Dia 6.
Tenho uma amiga de infância que foi dar a volta ao mundo com os três filhos num veleiro. A admiração que tenho por ela é imensa. Não só porque teve a coragem de largar tudo para viver uma vida mais simples, de abdicar de confortos e se lançar numa aventura cheia de incertezas, mas porque vai estar confinada a um barco 24 horas com o marido e três miúdos (a mais velha já teenager).
Quando em junho a vi partir, estava longe de imaginar que estaria, hoje, numa situação parecida. Parecida, mas ainda assim bastante melhor, note-se. Apesar de tudo, temos uma casa muito maior, com várias divisões, podemos sair à rua para desentorpecer as pernas, e não precisamos de racionar a água nem a internet, que temos com fartura.
A escola à distância é muito mais exigente, mas é bem diferente dos desafios enormes de fazer ensino doméstico ou homeschooling. A acompanhar os estudos dos meus filhos estão, abençoados sejam todos eles, muitos professores empenhados em fazer esta quarentena acontecer com o mínimo impacto possível para as crianças. O que seria se fosse eu a ter de o fazer também…

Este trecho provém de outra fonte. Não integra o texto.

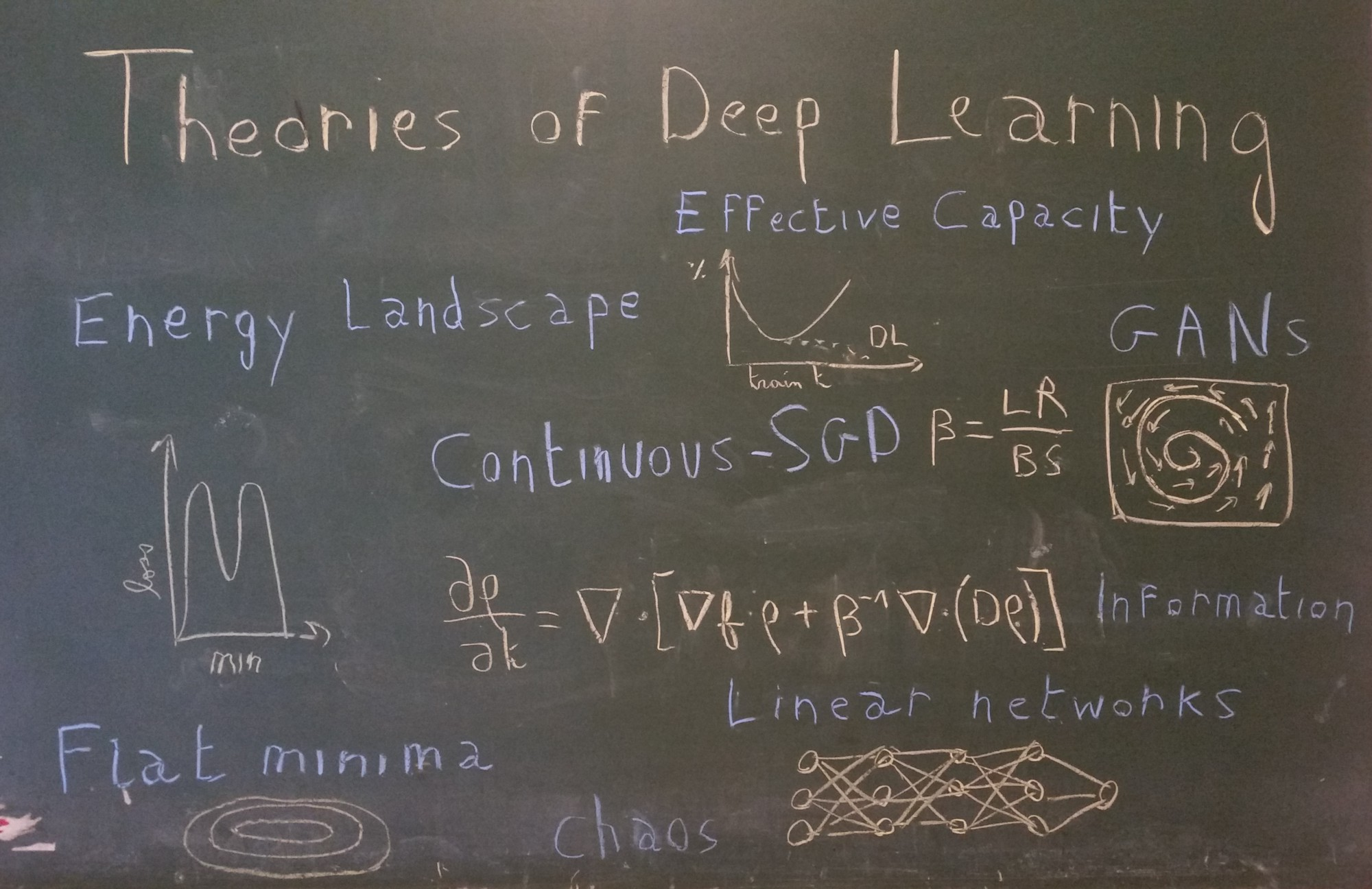 Recent Advances for a Better Understanding of Deep Learning − Part I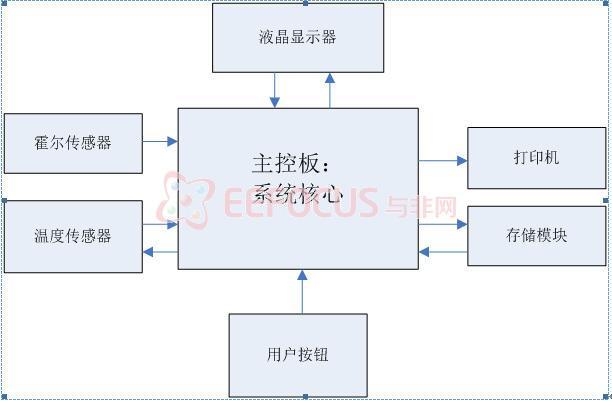 1 系统框架结构图    系统框架结构图如图2.1所示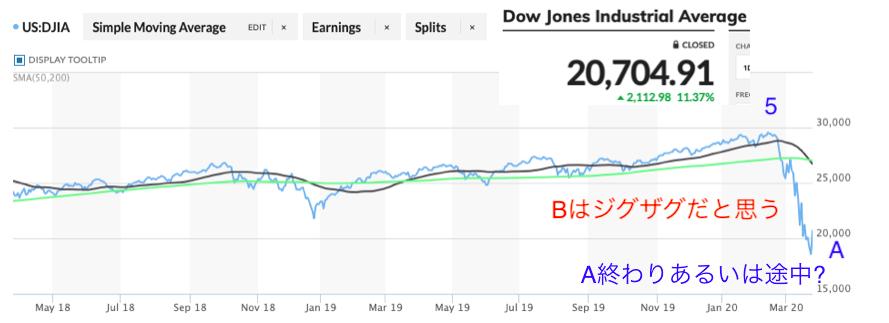ダウ平均株価2020年3月25日ソシアルアドバンテージ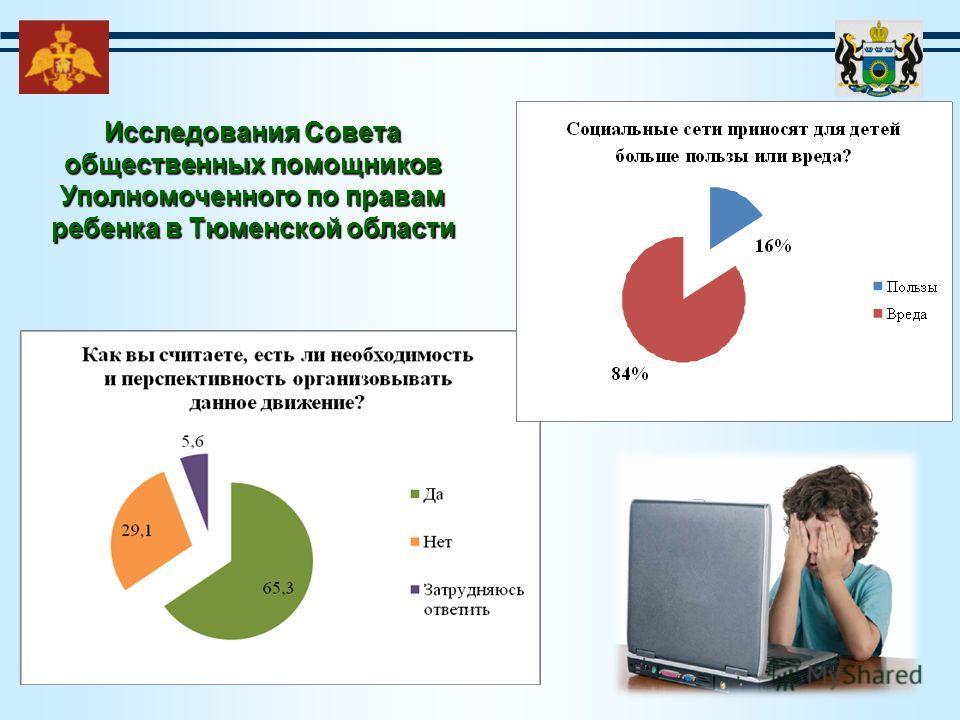 15 Исследования Совета общественных помощников Уполномоченного по правам ребенка в Тюменской области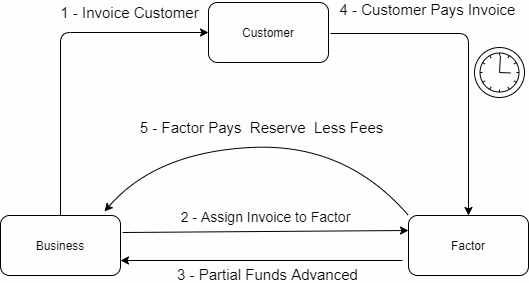 What You Need to Know About Factoring Your Accounts Receivable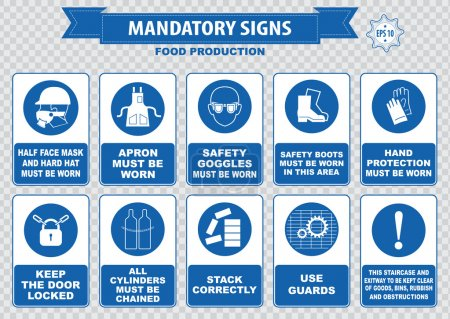 Food Production Mandatory Signs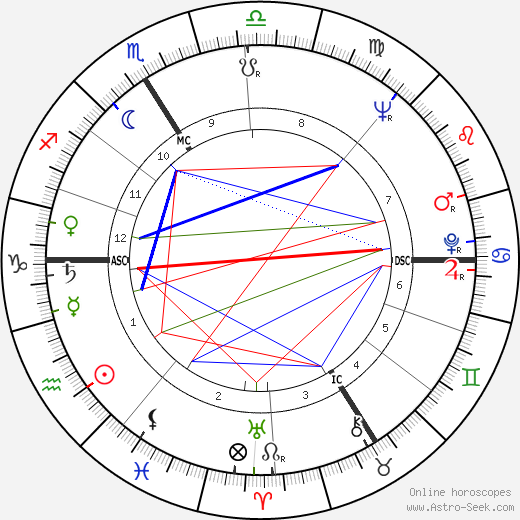 Paul Le Person astro natal birth chart, Paul Le Person horoscope, astrology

Todos adoramos os nossos filhos. Supostamente, também adoramos os nossos respetivos (maridos e mulheres). Mas no contrato social e pessoal que a maioria de nós assinou quando decidiu juntar-se a alguém e constituir família, não estava prevista uma cláusula que implicava passar, semanas a fio, 24 horas fechado no mesmo espaço com essa pessoa e uma prole, no meu caso, vasta.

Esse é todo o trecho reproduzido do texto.